Sedation was assessed using Ramsay sedation score.6 Patient scored (1) if was anxious,
agitated, or restless. Patient scored (2) if was cooperative, oriented and tranquil. Score 3
was for patients responded to command only. Score (4) for patients exhibited brisk respond to
light glabellar tap or loud auditory stimulus. Score (5) for patients exhibited a sluggish
response to light glabellar tap or loud auditory stimulus. Score (6) was for patients
exhibited no response. Score (1) means inadequate sedation, score (2 to 4) means acceptable
sedation, and score (5) or (6) means excessive sedation. Bi-spectral index (BIS) was
connected to all patients and recorded every half an hour intra-operatively until the end
surgery.
For intraoperative neurophysiologic monitoring propofol infusion was stopped for 15 minutes
to avoid interference.
Side effects such as respiratory depression (respiratory rate less than 8/min), nausea,
vomiting, airway obstruction, oxygen desaturation (oxygen saturation less than 90 %), and
hypotension or hypertension (20% decrease or increase from the base line) were recorded. In
case of apnea, respiratory depression, oxygen desaturation, and airway obstruction or
hypotension all infusions were stopped until normalization and then the infusion resumed at
half the basal rate. Vomiting was treated with 4mg intravenous ondansetron and the total
ondansetron consumption was recorded for both groups.

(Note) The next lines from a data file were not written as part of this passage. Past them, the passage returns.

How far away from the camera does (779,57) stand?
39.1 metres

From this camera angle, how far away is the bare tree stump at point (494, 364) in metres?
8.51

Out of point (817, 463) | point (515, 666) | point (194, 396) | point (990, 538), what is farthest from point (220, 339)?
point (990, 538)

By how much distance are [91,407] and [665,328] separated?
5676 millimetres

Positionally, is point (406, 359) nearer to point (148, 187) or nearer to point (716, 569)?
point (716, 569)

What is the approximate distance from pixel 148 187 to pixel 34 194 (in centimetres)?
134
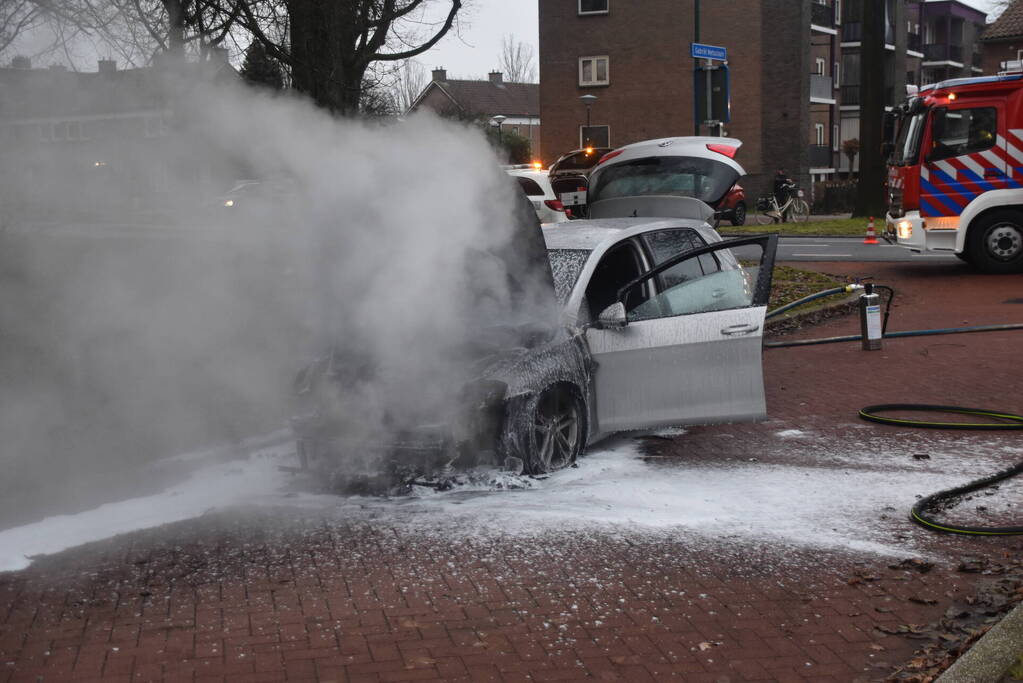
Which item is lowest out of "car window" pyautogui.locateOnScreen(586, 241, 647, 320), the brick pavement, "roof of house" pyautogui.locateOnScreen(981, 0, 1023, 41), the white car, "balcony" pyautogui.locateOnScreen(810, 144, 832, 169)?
the brick pavement

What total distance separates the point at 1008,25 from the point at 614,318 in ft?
158

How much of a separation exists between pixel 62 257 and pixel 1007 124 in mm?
13590

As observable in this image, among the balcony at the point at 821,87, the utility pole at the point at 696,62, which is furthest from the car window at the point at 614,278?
the balcony at the point at 821,87

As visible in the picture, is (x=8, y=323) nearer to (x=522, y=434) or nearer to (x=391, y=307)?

If intraoperative convulsions occurred at any time IV thiopental sodium was given at a dose
1-2 mg kg-1. General anaesthesia was given if indicated and the patient was removed from the
study. The excluded patients were replaced according to the schedule of randomization to keep
the number of the two groups. Indications for general anesthesia were failure of the regional
block, marked patient irritability, severe airway obstruction required intubation,
uncontrolled convulsions, and haemodynamic instability.

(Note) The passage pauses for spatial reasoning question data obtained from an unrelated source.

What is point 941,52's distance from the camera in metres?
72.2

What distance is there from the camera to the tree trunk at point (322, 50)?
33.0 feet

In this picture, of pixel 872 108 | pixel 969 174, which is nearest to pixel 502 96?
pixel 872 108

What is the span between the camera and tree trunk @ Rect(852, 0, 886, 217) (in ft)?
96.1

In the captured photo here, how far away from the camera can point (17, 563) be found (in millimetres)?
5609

Patient's satisfaction was recorded using a score ranging from 0 not satisfied and 10 totally
satisfied. Surgeon satisfaction regarding the operative conditions and the anesthetic
technique was recorded as 0 very bad operative conditions, 1 moderate, and 2 good.
Statistical analysis Sample size calculation was calculated using graphed instant statistics
version 3. Based on previous research, dexmedetomidine was expected to produce a decrease in
the heart rate by about 10 beats /minute with a standard deviation of 10 and by choosing 5%
level of significance and power of 90% the calculated sample size was 22 so that, the sample
size used in the study was 30 patients to ensure reliable results.
Data were analyzed using SPSS 19 program. Student t-test was used for comparing data between
the two groups. Chi square test was used to compare the incidence of side effects. P value of
less than 0.05 was considered to be statistically significant.